Distribute the annotation task among the team¶
This guide explains how you can use Argilla’s automatic task distribution to efficiently divide the task of annotating a dataset among multiple team members.
Owners and admins can define the minimum number of submitted responses expected for each record. Argilla will use this setting to handle automatically the records that will be shown in the pending queues of all users with access to the dataset.
When a record has met the minimum number of submissions, the status of the record will change to completed
, and the record will be removed from the Pending
queue of all team members so they can focus on providing responses where they are most needed. The dataset’s annotation task will be fully completed once all records have the completed
status.
Note
The status of a record can be either completed
, when it has the required number of responses with submitted
status, or pending
, when it doesn’t meet this requirement.
Each record can have multiple responses, and each of those can have the status submitted
, discarded
, or draft.
Main Class
Check the Task Distribution - Python Reference to see the attributes, arguments, and methods of the
TaskDistribution
class in detail.
Configure task distribution settings¶
By default, Argilla will set the required minimum submitted responses to 1. This means that whenever a record has at least 1 response with the status submitted
the status of the record will be completed
and removed from the Pending
queue of other team members.
Tip
Leave the default value of minimum submissions (1) if you are working on your own or when you don't require more than one submitted response per record.
If you wish to set a different number, you can do so through the distribution
setting in your dataset settings:
settings = rg.Settings(
guidelines="These are some guidelines.",
fields=[
rg.TextField(
name="text",
),
],
questions=[
rg.LabelQuestion(
name="label",
labels=["label_1", "label_2", "label_3"]
),
],
distribution=rg.TaskDistribution(min_submitted=3)
)
Learn more about configuring dataset settings in the Dataset management guide.
Tip
Increase the number of minimum subsmissions if you’d like to ensure you get more than one submitted response per record. Make sure that this number is never higher than the number of members in your team.

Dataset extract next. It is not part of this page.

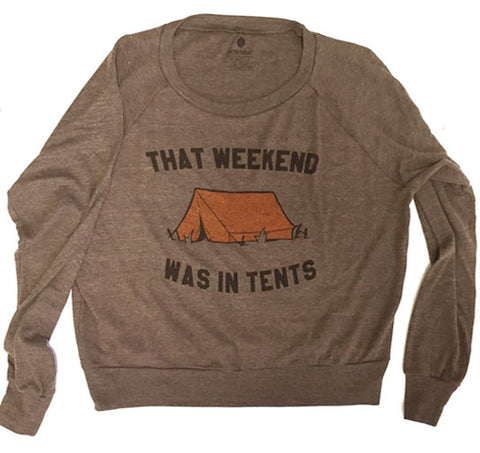 That Weekend Was In Tents Raglan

Note that the lower this number is, the faster the task will be completed.
Note
Note that some records may have more responses than expected if multiple team members submit responses on the same record simultaneously.
Change task distribution settings¶
If you wish to change the minimum submitted responses required in a dataset, you can do so as long as the annotation hasn’t started, i.e., the dataset has no responses for any records.
Admins and owners can change this value from the dataset settings page in the UI or from the SDK:
import argilla as rg
client = rg.Argilla(api_url="<api_url>", api_key="<api_key>")
dataset = client.datasets("my_dataset")
dataset.settings.distribution.min_submitted = 4
dataset.update()
Track your team's progress¶
You can check the progress of the annotation task by using the dataset.progress
method.
This method will return the number of records that have the status completed
, pending
, and the
total number of records in the dataset.
import argilla as rg
client = rg.Argilla(api_url="<api_url>", api_key="<api_key>")
dataset = client.datasets("my_dataset")
progress = dataset.progress()
You can see also include to the progress the users distribution by setting the with_users_distribution
parameter to True
.
This will return the number of records that have the status completed
, pending
, and the total number of records in the dataset,
as well as the number of completed submissions per user. You can visit the Annotation Progress section for more information.
import argilla as rg
client = rg.Argilla(api_url="<api_url>", api_key="<api_key>")
dataset = client.datasets("my_dataset")
progress = dataset.progress(with_users_distribution=True)
{
"total": 100,
"completed": 50,
"pending": 50,
"users": {
"user1": {
"completed": { "submitted": 10, "draft": 5, "discarded": 5},
"pending": { "submitted": 5, "draft": 10, "discarded": 10},
},
"user2": {
"completed": { "submitted": 20, "draft": 10, "discarded": 5},
"pending": { "submitted": 2, "draft": 25, "discarded": 0},
},
...
}
Note
Since the completed records can contain submissions from multiple users, the number of completed submissions per user may not match the total number of completed records.